Given problem
Write the next part of the text below on valuing pearl jewelry, starting after its final sentence; the entries that follow the text are not part of it.

Excerpted text
▬▬▬▬▬▬▬▬▬▬
Free Pearl Jewellery Valuations

The pearls used in vintage jewellery whether it be pearl necklaces, pearl & diamond earrings or bracelets etc. come in a variety of forms: seed, cultured, synthetic and natural pearls. The type of pearl affects the value of the piece of jewellery greatly, with natural pearls carrying the greatest price. 

Establishing whether a piece of jewellery contains natural pearls is not always a straight forward process, however, there are a few tell-tell signs such as the quality of the clasp  and the type of materials used within the piece. For example, if the jewellery is signed or contains valuable gems (such as diamonds/emeralds/sapphires/rubies and set within gold, white gold or platinum clasp/mount etc) the likelihood of the the pearls being natural increases. 

Pearls are natural gems

Six factors which are important when gauging pearls are as follows:

  1. Surface
  2. Shape
  3. Size
  4. Lustre
  5. Colour
  6. Nacre

Surface: The clearer and cleaner will denote a higher value. A good pearl should have very few blemishes or marks.
▬▬▬▬▬▬▬▬▬▬
Rows
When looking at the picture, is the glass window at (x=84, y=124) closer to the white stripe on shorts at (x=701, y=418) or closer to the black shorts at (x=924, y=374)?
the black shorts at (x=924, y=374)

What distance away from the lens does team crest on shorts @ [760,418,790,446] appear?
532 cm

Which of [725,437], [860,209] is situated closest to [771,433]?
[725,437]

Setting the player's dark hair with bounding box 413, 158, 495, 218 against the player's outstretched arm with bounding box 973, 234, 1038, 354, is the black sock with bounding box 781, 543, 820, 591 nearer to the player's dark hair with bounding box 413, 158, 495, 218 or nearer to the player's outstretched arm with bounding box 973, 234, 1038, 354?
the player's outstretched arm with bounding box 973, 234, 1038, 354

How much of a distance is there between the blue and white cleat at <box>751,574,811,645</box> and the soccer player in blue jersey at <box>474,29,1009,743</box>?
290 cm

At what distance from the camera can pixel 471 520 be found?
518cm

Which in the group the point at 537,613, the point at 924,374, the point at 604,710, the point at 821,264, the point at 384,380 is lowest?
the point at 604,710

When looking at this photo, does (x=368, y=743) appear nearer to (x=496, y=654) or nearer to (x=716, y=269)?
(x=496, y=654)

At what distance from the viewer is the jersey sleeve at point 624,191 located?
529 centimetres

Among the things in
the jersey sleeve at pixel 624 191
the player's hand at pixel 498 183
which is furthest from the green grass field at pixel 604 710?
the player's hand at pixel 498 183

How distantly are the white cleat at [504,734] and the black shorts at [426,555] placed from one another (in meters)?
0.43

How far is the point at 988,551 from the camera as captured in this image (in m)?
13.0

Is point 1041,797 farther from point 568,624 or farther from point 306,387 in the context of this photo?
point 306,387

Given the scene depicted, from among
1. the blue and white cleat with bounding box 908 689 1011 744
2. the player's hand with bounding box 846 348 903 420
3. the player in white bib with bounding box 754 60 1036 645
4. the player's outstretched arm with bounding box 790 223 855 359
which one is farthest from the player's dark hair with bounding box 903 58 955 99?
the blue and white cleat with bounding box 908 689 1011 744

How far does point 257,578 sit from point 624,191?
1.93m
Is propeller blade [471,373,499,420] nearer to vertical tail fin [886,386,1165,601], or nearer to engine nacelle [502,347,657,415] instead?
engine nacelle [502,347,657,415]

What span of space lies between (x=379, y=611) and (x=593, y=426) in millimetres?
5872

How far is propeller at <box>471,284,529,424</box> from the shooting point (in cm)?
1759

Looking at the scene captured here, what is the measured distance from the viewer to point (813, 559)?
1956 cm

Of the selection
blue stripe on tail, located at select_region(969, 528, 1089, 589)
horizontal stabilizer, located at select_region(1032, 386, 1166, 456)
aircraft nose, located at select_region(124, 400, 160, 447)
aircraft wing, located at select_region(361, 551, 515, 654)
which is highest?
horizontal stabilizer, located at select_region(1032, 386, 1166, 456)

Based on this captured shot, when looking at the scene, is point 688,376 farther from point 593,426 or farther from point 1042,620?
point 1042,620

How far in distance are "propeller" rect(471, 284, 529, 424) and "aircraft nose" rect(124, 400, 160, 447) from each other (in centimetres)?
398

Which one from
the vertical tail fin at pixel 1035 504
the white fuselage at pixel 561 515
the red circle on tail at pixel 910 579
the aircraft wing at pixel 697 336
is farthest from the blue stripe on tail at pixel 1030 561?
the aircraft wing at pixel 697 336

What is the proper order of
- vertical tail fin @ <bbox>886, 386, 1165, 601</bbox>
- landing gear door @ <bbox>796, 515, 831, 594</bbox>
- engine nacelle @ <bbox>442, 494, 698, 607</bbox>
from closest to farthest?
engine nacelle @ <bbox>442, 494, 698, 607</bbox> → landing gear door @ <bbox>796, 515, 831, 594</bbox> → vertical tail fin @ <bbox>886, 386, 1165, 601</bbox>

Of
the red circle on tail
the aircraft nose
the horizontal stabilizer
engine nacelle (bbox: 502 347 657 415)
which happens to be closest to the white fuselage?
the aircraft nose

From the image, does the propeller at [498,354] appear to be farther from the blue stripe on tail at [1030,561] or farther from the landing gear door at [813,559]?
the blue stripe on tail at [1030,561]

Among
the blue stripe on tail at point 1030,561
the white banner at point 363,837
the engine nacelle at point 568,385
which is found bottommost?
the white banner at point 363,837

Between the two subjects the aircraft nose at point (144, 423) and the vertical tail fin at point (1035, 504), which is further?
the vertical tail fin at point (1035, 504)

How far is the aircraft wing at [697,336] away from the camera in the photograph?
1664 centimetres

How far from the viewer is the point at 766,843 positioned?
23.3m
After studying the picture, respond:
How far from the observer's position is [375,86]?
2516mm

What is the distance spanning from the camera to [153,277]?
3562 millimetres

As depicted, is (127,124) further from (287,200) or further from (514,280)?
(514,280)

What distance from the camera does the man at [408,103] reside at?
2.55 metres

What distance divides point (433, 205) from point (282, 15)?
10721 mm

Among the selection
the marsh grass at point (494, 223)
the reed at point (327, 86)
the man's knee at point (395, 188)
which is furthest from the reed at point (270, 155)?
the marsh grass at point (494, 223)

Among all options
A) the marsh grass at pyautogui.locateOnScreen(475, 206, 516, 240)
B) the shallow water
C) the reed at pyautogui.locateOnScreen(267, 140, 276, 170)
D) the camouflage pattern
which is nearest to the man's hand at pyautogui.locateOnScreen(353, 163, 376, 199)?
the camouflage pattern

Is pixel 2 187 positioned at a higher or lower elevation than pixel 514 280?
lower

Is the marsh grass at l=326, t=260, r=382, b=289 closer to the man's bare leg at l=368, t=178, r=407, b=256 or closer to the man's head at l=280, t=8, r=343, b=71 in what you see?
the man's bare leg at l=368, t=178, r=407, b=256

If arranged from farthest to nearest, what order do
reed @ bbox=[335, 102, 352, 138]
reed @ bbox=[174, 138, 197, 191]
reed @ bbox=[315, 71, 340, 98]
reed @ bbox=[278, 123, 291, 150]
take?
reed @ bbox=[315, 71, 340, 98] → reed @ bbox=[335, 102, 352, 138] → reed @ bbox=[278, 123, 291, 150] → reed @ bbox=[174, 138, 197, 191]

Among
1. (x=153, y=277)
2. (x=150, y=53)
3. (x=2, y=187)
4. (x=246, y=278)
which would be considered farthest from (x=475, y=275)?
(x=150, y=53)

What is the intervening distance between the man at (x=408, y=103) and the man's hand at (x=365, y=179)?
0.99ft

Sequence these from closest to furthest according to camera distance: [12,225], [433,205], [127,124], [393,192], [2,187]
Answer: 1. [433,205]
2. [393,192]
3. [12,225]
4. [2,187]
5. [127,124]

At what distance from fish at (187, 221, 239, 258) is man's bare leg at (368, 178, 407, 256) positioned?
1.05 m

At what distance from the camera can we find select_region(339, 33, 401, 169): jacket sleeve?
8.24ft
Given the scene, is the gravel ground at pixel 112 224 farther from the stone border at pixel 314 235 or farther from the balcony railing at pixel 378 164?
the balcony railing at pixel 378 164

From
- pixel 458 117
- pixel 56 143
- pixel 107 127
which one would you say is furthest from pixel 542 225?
▬▬▬▬▬▬▬▬▬▬
Exercise response
Shape: good round pearls are the most collected. The shape of a pearl can range from baroque, spherical or symmetrical. 

Size: Pearl sizes range from 1mm (seed pearls) to 20mm south sea pearls. The largest pearl recorded was a 26.95mm a baroque pearl from the south sea.

Lustre: This is the fine glow that radiates from within the pearl, this produces the sheen which makes them shine or have a rainbow of colours. A pearl that does not have any reflection or is a dull colour is poor quality and a pearl with fine lustre is of good quality. A good pearl will reflect light.

Colour: is a matter of opinion or taste. Rose pink, cream or black with overtones are often preferable, but, pearls can also be yellow, lilac, silver, gold or pink to black.

Nacre: This is the substance which makes up the coating of the pearl. Nacre quality is an important element when determining a pearl's value. Generally, the thicker the nacre, the more valuable the pearl.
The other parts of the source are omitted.